# TEXT SECTION:
# # # # #
I've mentioned that I have a friend who used to be a motorcycle shop mechanic and has had several promotions since then so he is a national motorcycle maintenance expert. This guy is a real resource for motorcycle information and a lot of other things. And a good friend.
Today he came over to adjust my valves and I said in this forum that I would report back on what he said and did. He said that most people had no idea if their valves needed adjusting or not. If they are too tight that is bad and too loose is bad. If they get out of adjustment it could toast your engine and most people simply would never know it was coming.
So how do you know if they need adjusting? You never would. He said to make the first adjustment at about 5000 miles (mine has 5400 right now) and about 5000 miles after that. Best is to get it done about 5000 and then every 5000 miles. Sometimes you go in there and they don't need any adjustment, but then you are sure it is right.
He says this has a very small effect on performance and even on valve noise. Too quiet is bad as the valves are probably too tight (mine were).
# # # # #
# REQUIREMENT A:
Recast the records as a numbered list, skipping any blank lines and leaving the pictures out of your answer.
The records below bear no relation to the motorcycle valve post.

# RECORDS SUPPLIED:
# # # # #
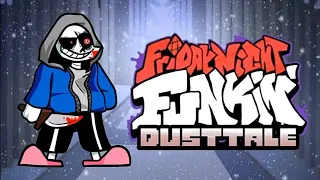 Friday Night Funkin' DustTale OST - Reality Check Through The Skull [Vs Murder Sans Old Mod]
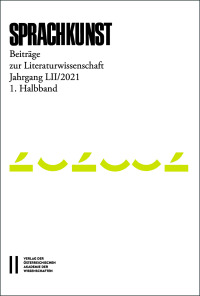 Sprachkunst – Beiträge zur Literaturwissenschaft, Jahrgang LII/2021, 1. Halbband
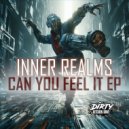 Inner Realms - Can You Feel It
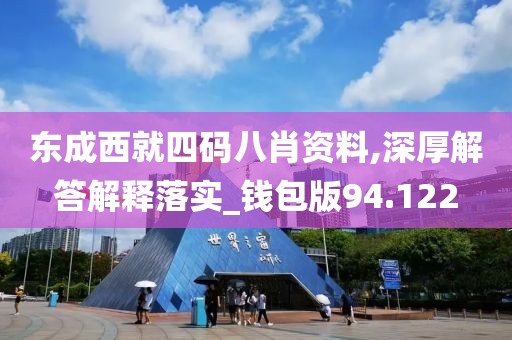 东成西就四码八肖资料,深厚解答解释落实_钱包版94.122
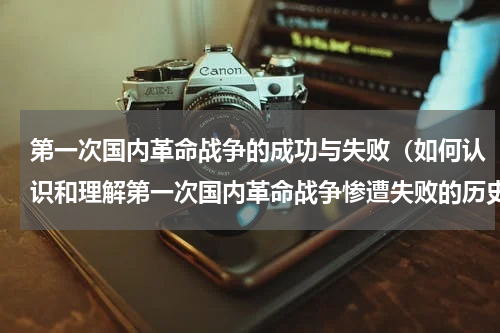 第一次国内革命战争的成功与失败（如何认识和理解第一次国内革命战争惨遭失败的历史经验教训）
# # # # #
# REQUIREMENT B:
Carry on the motorcycle valve adjustment post, starting after its final sentence.

# WRITTEN ANSWER A:
1.  Friday Night Funkin' DustTale OST - Reality Check Through The Skull [Vs Murder Sans Old Mod]
2.  Sprachkunst – Beiträge zur Literaturwissenschaft, Jahrgang LII/2021, 1. Halbband
3.  Inner Realms - Can You Feel It
4.  东成西就四码八肖资料,深厚解答解释落实_钱包版94.122
5.  第一次国内革命战争的成功与失败（如何认识和理解第一次国内革命战争惨遭失败的历史经验教训）

# WRITTEN ANSWER B:
I offered to ride the bike to his house, but he said that it takes the engine so long (2 hrs.) to really cool down that it was easier for him to just come to my house. I won't tell everything he did, but it started with taking the gas tank off. Then the chrome cover on the left side where the spark plug is. My spark plug was loose, but no damage had occured. My plug looked great. Then he tried to take off the small plate on the left side of the engine to be able to move the piston to TDC. But the plate would not budge so rather than bung up the plate we put the bike in 4th gear and by moving the bike that moved the piston (without the plug there was no compression so it was easy) back and forth until the piston was at TDC. It comes to TDC twice and you want it at TDC on the compression stoke. Hard to know when this is, but when the valves are loose that is it (valve caps are off. Labeled #1 and #2, put them back the same way).
Loosing the nuts and adjusting the "valve adjustment screws" and tighting the nuts was tough. There are two valves: exhaust in the front and intake in the rear. He adjusted both and put everything back together. I videoed all of this so I can do it the next time.
Honestly, this was pretty hard to do and I don't think the average rider should attempt it.
Probably $100 at a shop. With my video I think I will do it, but just starting from scratch I don't think anyone should try this. Unless you have done this on other engines.
So it went well and I owe him a big favor. Just thought you would want to know.